Prepare a flexible plan sequencing learning experiences:1. Introductory Lesson: Explore – What is probability? Students play Lucky 7 and begin to calculate the probability of winning for each player. Pg’s 388 – 389.2. Pg’s 390 – 391. Activity – Which game are you more likely to win? Students are offered a choice of two games. They are asked which game they are more likely to win. 3. Pg’s 392 – 393. Activity – Coin Flipping, students forming circles, spinning bottles and determining probability of bottle landing on either a girl or boy. 4. Pg’s 394 – 397. Maze Activity. Create a maze with paths leading to each desk grouping using masking tape. Either prizes or a performance activity will be waiting at each grouping. -What is the probability of winning a prize in this maze? 5. Pg’s 400 – 401. Activity – Game with dice. Students choose which player they would like to be in order to win this game of probability. 6. Pg’s 402 – 403. Activity – Drawing Tree Diagrams.
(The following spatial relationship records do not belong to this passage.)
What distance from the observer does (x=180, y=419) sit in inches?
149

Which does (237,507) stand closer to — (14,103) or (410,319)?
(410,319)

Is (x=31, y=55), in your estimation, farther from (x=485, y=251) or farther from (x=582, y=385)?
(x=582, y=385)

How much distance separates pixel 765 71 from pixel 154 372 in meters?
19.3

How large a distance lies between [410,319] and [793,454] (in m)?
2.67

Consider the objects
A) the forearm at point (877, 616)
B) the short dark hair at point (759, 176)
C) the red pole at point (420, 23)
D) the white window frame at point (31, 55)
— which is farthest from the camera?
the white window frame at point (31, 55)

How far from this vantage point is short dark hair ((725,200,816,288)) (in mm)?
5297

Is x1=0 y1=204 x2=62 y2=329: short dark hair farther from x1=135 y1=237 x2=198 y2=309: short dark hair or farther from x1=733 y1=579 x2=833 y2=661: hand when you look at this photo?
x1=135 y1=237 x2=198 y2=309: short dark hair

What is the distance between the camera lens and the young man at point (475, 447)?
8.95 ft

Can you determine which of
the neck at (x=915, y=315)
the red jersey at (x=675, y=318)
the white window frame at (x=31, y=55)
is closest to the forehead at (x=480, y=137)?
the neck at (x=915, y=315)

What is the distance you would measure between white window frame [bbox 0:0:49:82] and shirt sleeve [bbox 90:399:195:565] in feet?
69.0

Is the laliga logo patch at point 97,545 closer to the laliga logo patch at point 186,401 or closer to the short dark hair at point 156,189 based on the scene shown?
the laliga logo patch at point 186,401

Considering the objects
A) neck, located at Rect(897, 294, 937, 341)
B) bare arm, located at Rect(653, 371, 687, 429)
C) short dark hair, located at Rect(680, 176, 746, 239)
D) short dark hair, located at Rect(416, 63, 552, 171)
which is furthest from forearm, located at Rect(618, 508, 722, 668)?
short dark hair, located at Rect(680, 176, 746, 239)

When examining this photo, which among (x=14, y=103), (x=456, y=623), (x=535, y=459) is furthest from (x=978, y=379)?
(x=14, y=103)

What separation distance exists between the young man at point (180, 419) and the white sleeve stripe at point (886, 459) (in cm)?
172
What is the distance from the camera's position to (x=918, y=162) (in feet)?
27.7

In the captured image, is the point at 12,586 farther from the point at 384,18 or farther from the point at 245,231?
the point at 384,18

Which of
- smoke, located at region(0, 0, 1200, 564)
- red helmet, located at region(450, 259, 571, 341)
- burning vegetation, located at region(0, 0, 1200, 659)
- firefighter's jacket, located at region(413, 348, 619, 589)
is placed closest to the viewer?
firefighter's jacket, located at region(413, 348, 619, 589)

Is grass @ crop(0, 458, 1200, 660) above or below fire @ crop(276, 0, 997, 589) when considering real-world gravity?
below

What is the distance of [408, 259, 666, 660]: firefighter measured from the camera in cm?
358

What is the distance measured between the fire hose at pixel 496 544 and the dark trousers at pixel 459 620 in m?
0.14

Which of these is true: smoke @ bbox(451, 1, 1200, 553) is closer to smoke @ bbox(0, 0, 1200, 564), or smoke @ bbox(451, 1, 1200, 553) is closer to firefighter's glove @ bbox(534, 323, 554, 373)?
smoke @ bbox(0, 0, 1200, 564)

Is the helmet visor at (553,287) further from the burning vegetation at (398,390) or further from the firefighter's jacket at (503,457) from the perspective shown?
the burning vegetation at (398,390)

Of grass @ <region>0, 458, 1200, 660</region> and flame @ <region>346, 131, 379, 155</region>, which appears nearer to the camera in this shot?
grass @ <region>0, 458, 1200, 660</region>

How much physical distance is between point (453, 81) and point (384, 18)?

Culminating Lesson: Pg’s 404 – 405. Dance Activity. Students create Board Game for culminating task. |
Decide how you will organize your space:Desk groupings around the room. |
Decide how you will adapt and modify your plans for specific students:Students working at the grade 5 level will use their Math Quest 5 books for any textbook work. Students needing an extra challenge will be assigned corresponding lesson questions from the Skills and Problem Banks (407 – 410) |
Decide on homework tasks:*Any work assigned that is not completed in class. *Culminating Task (Create a Board Game) |
Decide how you will communicate with parents:Through signed planners. Phone calls home if necessary. |
Decide how you will celebrate the learning:We will celebrate the learning by having the students play each others board games. |
Board Game Culminating Task
Your Name: _______________________
Group Member Names
- _______________________
- _______________________
- _______________________
- _______________________
Your task is to design a Board Game.
As a Group you will hand in the following:
[ ] Completed Board Game
[ ] Good copy of Instructions/ Rules
[ ] Good copy of your probability question with Tree Diagram, Experiment, and all questions answered.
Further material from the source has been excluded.